Apart from social projects, governments also use money collected from taxes to fund
sectors that are crucial for the wellbeing of their citizens such as security, scientific
research, environmental protection, etc.
Some of the money is also channeled to fund projects such as pensions,
unemployment benefits, childcare, etc. Without taxes it would be impossible for
governments to raise money to fund these types of projects.
Furthermore, taxes can affect the state of economic growth of a country. Taxes
generally contribute to the gross domestic product (GDP) of a country. Because of
this contribution, taxes help spur economic growth which in turn has a ripple effect
on the country’s economy; raising the standard of living, increasing job creation, etc.
Governments also use taxes as a deterrent for undesirable activities such as the
consumption of liquor, tobacco smoking, etc. To achieve this, governments impose
high excise levies on these products and as a result, raise the cost of these products to
discourage people from buying or selling them.
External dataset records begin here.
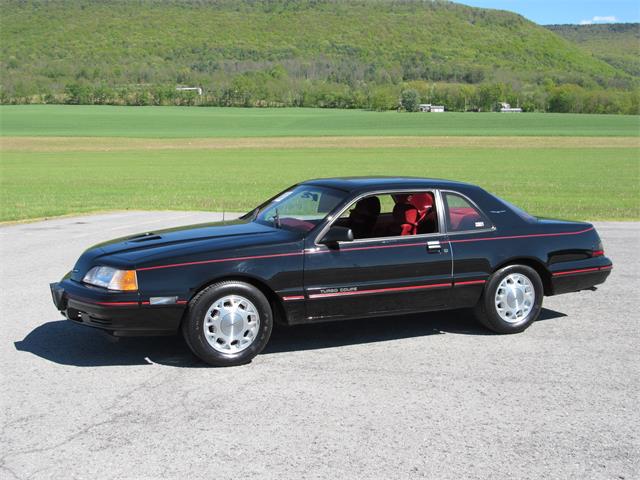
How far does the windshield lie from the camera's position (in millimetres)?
6582

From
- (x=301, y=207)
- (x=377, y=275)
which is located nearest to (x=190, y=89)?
(x=301, y=207)

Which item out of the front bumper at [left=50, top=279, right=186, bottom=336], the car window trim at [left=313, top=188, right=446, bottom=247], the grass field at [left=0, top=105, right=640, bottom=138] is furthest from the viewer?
the grass field at [left=0, top=105, right=640, bottom=138]

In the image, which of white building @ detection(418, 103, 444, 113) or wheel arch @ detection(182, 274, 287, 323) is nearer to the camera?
wheel arch @ detection(182, 274, 287, 323)

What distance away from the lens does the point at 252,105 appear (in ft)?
475

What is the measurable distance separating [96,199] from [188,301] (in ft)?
58.9

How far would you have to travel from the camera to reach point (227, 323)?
594cm

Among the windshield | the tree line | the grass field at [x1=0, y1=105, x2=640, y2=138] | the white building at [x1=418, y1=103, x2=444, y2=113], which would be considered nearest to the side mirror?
the windshield

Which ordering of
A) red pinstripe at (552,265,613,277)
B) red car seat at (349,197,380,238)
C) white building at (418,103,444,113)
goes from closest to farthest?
red car seat at (349,197,380,238) < red pinstripe at (552,265,613,277) < white building at (418,103,444,113)

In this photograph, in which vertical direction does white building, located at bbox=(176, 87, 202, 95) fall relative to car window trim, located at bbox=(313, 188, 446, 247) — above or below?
above

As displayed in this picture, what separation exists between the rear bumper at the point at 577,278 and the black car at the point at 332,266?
0.04 ft

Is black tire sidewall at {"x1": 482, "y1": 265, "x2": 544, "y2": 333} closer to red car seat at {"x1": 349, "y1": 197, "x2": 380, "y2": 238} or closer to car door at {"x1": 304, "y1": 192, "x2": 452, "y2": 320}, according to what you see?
car door at {"x1": 304, "y1": 192, "x2": 452, "y2": 320}

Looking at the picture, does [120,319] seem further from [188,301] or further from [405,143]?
[405,143]

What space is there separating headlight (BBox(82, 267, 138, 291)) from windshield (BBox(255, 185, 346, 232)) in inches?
56.2

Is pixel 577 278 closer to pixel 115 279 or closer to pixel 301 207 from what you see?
pixel 301 207
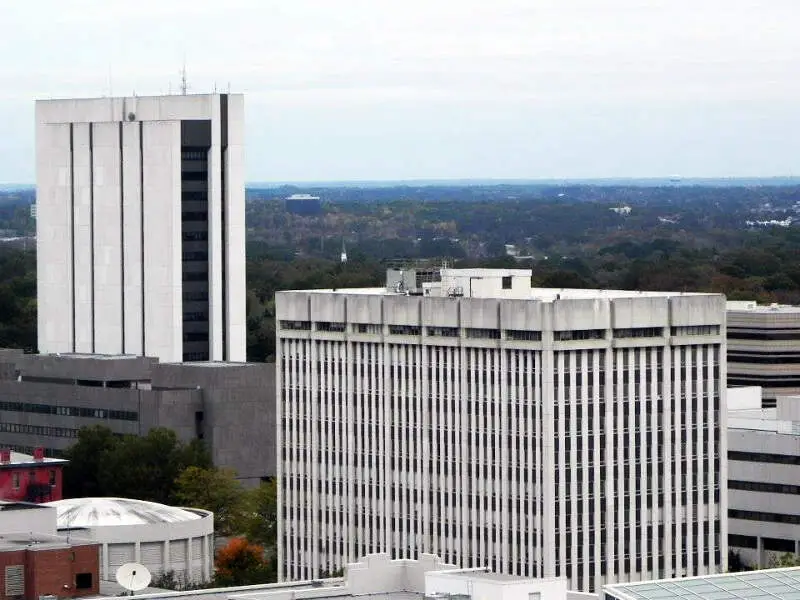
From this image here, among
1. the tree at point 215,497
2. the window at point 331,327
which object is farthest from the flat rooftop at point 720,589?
the tree at point 215,497

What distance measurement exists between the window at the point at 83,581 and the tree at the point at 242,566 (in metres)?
32.5

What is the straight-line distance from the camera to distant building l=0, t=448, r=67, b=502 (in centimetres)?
18762

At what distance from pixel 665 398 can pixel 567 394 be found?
6.48 meters

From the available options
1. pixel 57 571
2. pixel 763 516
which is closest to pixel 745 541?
pixel 763 516

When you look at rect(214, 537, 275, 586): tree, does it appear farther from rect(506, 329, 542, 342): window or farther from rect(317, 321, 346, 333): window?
rect(506, 329, 542, 342): window

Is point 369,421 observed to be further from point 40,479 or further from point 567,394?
point 40,479

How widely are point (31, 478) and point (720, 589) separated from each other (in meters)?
98.2

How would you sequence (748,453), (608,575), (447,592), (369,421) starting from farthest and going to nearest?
(748,453), (369,421), (608,575), (447,592)

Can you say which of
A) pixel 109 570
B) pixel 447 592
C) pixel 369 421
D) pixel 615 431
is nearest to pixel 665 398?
pixel 615 431

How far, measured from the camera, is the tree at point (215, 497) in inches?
7717

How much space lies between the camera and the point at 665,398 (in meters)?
153

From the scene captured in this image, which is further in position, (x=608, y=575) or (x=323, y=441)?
(x=323, y=441)

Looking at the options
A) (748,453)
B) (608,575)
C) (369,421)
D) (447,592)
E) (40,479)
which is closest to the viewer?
(447,592)

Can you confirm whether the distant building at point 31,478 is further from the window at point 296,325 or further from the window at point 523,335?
the window at point 523,335
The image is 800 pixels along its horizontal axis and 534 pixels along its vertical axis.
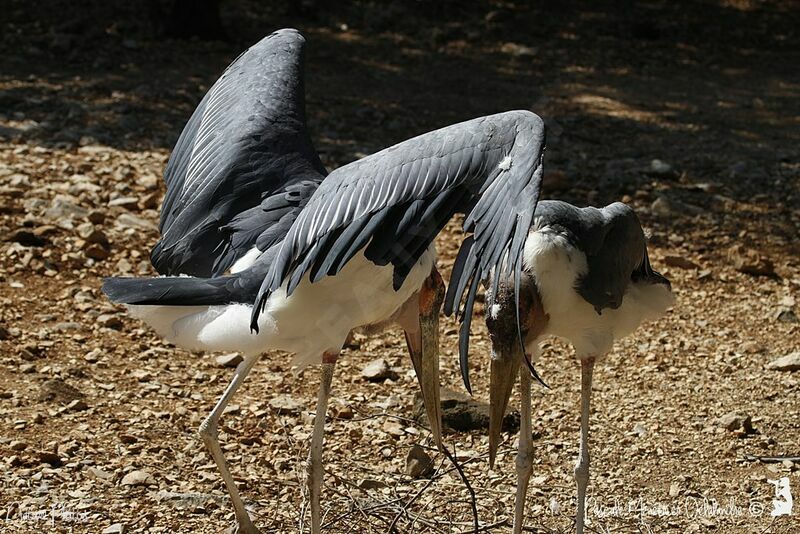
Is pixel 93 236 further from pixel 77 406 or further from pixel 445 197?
pixel 445 197

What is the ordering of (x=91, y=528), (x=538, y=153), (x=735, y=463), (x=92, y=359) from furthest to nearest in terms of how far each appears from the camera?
(x=92, y=359) → (x=735, y=463) → (x=91, y=528) → (x=538, y=153)

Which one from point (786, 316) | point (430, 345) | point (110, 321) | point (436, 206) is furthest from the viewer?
point (786, 316)

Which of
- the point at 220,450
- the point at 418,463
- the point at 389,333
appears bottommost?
the point at 389,333

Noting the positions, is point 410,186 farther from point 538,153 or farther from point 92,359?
point 92,359

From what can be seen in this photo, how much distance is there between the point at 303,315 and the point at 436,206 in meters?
0.63

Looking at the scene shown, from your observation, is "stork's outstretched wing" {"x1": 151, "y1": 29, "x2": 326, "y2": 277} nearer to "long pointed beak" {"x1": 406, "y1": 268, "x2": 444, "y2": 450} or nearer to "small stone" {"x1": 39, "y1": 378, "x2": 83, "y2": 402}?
"long pointed beak" {"x1": 406, "y1": 268, "x2": 444, "y2": 450}

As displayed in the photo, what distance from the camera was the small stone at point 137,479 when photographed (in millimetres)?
3584

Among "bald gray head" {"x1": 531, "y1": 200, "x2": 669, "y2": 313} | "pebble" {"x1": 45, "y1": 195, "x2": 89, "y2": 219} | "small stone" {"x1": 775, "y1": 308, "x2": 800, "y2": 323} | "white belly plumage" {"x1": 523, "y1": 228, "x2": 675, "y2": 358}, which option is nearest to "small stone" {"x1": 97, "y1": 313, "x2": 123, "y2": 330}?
"pebble" {"x1": 45, "y1": 195, "x2": 89, "y2": 219}

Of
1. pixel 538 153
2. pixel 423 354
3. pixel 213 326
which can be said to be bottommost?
pixel 423 354

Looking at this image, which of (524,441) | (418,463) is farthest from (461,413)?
(524,441)

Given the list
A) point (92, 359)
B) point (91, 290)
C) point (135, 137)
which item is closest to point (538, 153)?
point (92, 359)

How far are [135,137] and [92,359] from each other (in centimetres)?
266

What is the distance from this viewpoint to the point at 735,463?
3.90 meters

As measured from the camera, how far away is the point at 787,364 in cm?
451
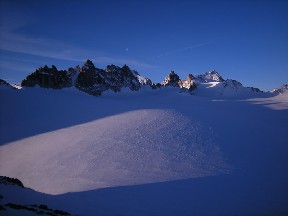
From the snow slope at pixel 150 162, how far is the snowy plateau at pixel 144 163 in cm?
8

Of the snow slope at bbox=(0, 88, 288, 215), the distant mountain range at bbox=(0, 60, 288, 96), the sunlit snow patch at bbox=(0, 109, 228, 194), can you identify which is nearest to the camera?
the snow slope at bbox=(0, 88, 288, 215)

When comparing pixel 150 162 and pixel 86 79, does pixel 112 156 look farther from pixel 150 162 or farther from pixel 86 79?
pixel 86 79

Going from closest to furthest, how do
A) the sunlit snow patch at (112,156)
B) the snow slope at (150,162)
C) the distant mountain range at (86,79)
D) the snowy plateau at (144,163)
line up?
the snowy plateau at (144,163) < the snow slope at (150,162) < the sunlit snow patch at (112,156) < the distant mountain range at (86,79)

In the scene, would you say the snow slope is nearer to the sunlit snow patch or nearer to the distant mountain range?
the sunlit snow patch

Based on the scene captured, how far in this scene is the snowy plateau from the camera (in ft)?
51.7

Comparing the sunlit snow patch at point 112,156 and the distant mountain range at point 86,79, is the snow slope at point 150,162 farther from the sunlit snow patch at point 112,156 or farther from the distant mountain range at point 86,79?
the distant mountain range at point 86,79

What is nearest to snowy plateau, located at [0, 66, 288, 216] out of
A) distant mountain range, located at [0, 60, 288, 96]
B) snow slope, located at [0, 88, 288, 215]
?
snow slope, located at [0, 88, 288, 215]

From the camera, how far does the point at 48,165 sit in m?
23.7

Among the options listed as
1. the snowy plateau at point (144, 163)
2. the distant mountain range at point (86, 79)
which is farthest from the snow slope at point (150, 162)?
the distant mountain range at point (86, 79)

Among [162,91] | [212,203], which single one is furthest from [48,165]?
[162,91]

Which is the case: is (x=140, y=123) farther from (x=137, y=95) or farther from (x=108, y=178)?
(x=137, y=95)

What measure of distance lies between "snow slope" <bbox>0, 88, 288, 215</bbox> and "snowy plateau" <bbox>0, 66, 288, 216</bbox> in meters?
0.08

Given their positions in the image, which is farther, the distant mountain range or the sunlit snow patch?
the distant mountain range

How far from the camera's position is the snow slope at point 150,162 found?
53.0 ft
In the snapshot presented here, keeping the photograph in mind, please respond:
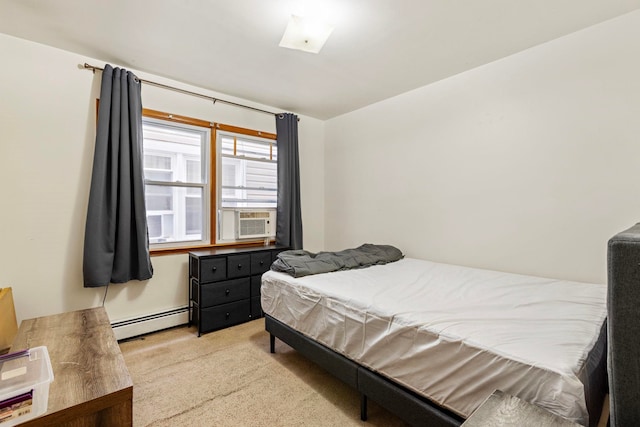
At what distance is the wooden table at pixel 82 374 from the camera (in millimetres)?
1052

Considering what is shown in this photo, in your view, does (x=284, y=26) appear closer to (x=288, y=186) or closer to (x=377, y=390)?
(x=288, y=186)

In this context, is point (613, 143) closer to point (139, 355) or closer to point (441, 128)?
point (441, 128)

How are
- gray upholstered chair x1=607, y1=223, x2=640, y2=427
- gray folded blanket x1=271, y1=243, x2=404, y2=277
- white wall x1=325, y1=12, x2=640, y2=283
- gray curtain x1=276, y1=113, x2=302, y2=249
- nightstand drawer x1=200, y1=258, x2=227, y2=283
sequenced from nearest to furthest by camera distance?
gray upholstered chair x1=607, y1=223, x2=640, y2=427 < white wall x1=325, y1=12, x2=640, y2=283 < gray folded blanket x1=271, y1=243, x2=404, y2=277 < nightstand drawer x1=200, y1=258, x2=227, y2=283 < gray curtain x1=276, y1=113, x2=302, y2=249

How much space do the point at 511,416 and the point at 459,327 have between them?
1.60 feet

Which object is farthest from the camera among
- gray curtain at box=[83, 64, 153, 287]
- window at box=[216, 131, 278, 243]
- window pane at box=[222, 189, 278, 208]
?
window pane at box=[222, 189, 278, 208]

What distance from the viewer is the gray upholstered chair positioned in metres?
0.75

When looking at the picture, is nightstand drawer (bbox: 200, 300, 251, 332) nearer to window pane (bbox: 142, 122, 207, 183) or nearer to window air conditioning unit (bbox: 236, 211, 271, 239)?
window air conditioning unit (bbox: 236, 211, 271, 239)

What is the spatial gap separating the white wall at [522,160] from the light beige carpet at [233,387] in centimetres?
168

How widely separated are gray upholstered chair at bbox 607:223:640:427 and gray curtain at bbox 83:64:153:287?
300cm

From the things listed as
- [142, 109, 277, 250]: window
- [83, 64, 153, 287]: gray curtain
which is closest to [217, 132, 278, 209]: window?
[142, 109, 277, 250]: window

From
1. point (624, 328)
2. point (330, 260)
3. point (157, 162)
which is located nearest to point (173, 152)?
point (157, 162)

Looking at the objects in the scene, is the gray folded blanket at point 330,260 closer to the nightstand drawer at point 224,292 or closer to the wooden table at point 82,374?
the nightstand drawer at point 224,292

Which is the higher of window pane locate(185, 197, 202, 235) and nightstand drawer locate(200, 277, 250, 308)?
window pane locate(185, 197, 202, 235)

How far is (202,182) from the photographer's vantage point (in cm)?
322
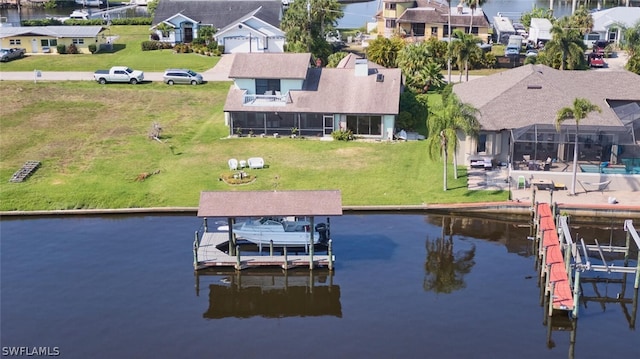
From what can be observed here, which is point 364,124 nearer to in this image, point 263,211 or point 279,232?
point 279,232

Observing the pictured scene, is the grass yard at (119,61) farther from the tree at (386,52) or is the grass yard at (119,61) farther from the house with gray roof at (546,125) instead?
the house with gray roof at (546,125)

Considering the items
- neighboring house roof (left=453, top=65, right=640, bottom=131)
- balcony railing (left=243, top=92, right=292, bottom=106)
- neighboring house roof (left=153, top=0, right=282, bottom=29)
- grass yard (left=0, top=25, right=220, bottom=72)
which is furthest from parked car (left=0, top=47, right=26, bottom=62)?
neighboring house roof (left=453, top=65, right=640, bottom=131)

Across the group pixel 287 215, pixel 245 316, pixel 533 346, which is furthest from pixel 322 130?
pixel 533 346

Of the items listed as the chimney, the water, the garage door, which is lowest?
the chimney

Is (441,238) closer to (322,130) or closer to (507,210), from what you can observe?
(507,210)

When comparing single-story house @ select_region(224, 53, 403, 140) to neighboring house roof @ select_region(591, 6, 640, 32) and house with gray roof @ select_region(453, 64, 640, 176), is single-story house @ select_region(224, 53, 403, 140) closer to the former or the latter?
house with gray roof @ select_region(453, 64, 640, 176)

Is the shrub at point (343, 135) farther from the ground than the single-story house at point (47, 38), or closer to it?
closer to it

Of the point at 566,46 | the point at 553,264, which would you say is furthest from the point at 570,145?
the point at 566,46

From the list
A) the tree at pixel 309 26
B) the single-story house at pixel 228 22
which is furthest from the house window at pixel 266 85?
the single-story house at pixel 228 22
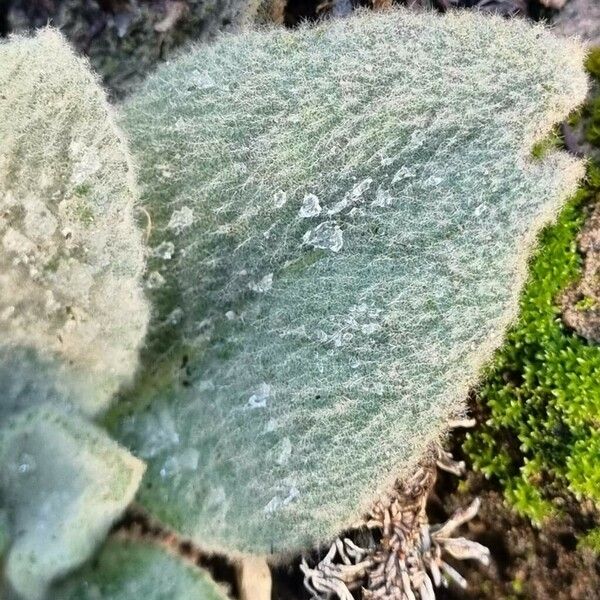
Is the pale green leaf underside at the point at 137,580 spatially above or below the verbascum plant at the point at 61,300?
below

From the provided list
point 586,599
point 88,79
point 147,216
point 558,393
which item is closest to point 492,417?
point 558,393

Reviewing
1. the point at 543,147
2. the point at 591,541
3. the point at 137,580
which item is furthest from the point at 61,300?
the point at 591,541

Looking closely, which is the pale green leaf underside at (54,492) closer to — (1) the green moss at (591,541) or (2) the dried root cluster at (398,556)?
(2) the dried root cluster at (398,556)

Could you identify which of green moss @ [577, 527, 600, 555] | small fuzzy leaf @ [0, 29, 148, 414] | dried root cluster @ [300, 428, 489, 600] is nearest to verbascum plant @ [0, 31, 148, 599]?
small fuzzy leaf @ [0, 29, 148, 414]

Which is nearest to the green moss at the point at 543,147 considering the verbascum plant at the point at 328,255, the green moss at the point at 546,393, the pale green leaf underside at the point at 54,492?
the verbascum plant at the point at 328,255

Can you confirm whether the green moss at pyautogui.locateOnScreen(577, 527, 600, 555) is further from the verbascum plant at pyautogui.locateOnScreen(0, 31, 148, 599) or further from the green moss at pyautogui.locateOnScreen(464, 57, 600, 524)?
the verbascum plant at pyautogui.locateOnScreen(0, 31, 148, 599)

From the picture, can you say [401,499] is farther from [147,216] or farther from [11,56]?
[11,56]
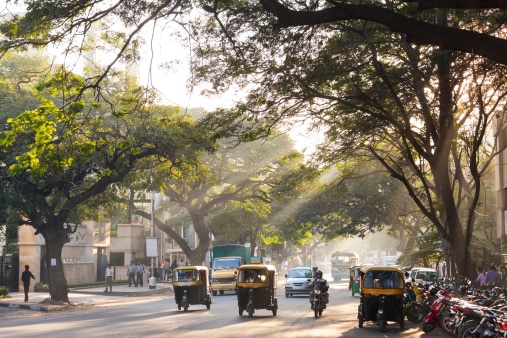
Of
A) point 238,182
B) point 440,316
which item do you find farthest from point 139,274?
point 440,316

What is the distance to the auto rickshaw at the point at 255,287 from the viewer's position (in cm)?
2723

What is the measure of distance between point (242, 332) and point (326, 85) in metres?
7.42

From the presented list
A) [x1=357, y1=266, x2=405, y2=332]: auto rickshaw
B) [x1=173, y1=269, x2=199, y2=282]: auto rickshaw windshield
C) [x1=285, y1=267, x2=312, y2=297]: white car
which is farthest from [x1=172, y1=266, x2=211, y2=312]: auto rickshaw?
[x1=285, y1=267, x2=312, y2=297]: white car

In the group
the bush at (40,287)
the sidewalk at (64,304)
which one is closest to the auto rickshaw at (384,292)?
the sidewalk at (64,304)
For business to flourish in the country, there has to be good infrastructure such as
roads, telephones, electricity, etc. This infrastructure is developed by governments or
through close involvement of the government. When governments collect money
from taxes, it ploughs this money into development of this infrastructure and in turn
promotes economic activity throughout the country.
The concept of taxation is also important to businesses because governments can
fund this money back into the economy in the form of loans or other funding forms.
Taxes help raise the standard of living in a country. The higher the standard of
living, the stronger and higher the level of consumption most likely is. Businesses
flourish when there is a market for their product and services. With a higher
standard of living, businesses would be assured of a higher domestic consumption as
well. Taxes are essential and every citizen is meant to reap benefits of these taxes.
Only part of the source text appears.